I can see customers being well impressed with 3x3 metal trunking installed in their hall way.
 
Thats my line of thinking as well , the quality of the breakers , main switch and all the internal parts is well below that of the previous decades , double screws would help on the main switch for a start , and decent sized neutral & earth bars and screws would help too , as for the breakers , there must be loads around that haven't been changed on the Electrium recall , the quality of some of theses is dire , leaving the electrician having to be careful what they purchase ..

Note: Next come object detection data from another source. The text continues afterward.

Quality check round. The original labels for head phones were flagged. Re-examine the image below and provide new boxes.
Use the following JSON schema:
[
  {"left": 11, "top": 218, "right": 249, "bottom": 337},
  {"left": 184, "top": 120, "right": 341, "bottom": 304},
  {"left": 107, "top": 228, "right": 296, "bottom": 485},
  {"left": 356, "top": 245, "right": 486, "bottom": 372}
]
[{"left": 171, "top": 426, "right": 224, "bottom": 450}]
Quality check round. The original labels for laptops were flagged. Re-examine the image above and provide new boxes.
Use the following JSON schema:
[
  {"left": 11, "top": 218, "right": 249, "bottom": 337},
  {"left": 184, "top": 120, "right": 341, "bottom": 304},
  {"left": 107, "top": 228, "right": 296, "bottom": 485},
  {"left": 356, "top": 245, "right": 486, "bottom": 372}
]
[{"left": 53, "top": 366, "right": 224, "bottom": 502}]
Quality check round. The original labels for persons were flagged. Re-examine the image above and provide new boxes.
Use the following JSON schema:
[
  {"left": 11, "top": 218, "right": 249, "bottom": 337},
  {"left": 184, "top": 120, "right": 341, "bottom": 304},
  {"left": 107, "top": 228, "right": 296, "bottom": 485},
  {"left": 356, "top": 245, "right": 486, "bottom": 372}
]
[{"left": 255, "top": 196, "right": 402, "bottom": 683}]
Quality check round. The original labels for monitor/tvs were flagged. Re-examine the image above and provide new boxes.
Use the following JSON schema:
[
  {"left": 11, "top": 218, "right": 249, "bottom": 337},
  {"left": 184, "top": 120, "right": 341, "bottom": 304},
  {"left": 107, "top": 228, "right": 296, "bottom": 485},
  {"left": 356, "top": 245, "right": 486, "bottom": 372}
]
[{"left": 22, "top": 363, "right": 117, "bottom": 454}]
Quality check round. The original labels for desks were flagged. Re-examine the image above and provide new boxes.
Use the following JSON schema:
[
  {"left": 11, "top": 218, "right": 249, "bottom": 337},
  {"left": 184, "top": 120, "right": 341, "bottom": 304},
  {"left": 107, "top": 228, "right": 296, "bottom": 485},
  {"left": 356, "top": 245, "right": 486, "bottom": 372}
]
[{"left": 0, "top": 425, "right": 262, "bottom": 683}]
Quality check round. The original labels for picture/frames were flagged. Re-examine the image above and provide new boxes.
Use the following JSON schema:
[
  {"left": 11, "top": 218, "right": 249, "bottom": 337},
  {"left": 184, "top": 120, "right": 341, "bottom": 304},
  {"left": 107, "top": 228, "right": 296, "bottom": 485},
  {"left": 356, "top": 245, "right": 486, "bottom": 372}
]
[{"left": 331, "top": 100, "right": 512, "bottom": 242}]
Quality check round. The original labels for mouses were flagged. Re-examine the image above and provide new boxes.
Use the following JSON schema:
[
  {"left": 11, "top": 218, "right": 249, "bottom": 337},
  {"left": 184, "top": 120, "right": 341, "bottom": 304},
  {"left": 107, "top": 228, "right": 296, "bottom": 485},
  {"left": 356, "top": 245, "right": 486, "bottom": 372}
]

It seems like a metal casing is now required to allow the inferior quality of these units to continue ....
 
Before this thread descends into one long howl at the moon...There is a "new" minimum standard,to add to the list,and,as Mr.Skelton has mentioned,the leeway in those regs,to not have to adhere. There are usually ways round,what seem like restrictive guidelines,that result a better end.
Government,and governing bodies ideas at solving problems,rarely get a double first...anyone remember the amended firearms legislation? Cheer up lads :bobby:
 
I personally would be wary of putting 'the customer asked me not to' as valid reasoning on a risk assessment.

No one said to do so.

It is a valid reason however to put down in the section for departures on an electrical installation certificate, along with reference to an attached risk assessment.
 
I've been installing boards for 30 years and never had a fire so not sure why I should be made to install metal boards in people's houses cos some idiot doesn't know how to tighten terminals correctly.
Personnally I think the manufacturers will just prove their insulated boards meet with the required regulations.
How the hell are you supposed to get the cables into the top of the board if there isn't enough entry holes.
I can see customers being well impressed with 3x3 metal trunking installed in their hall way.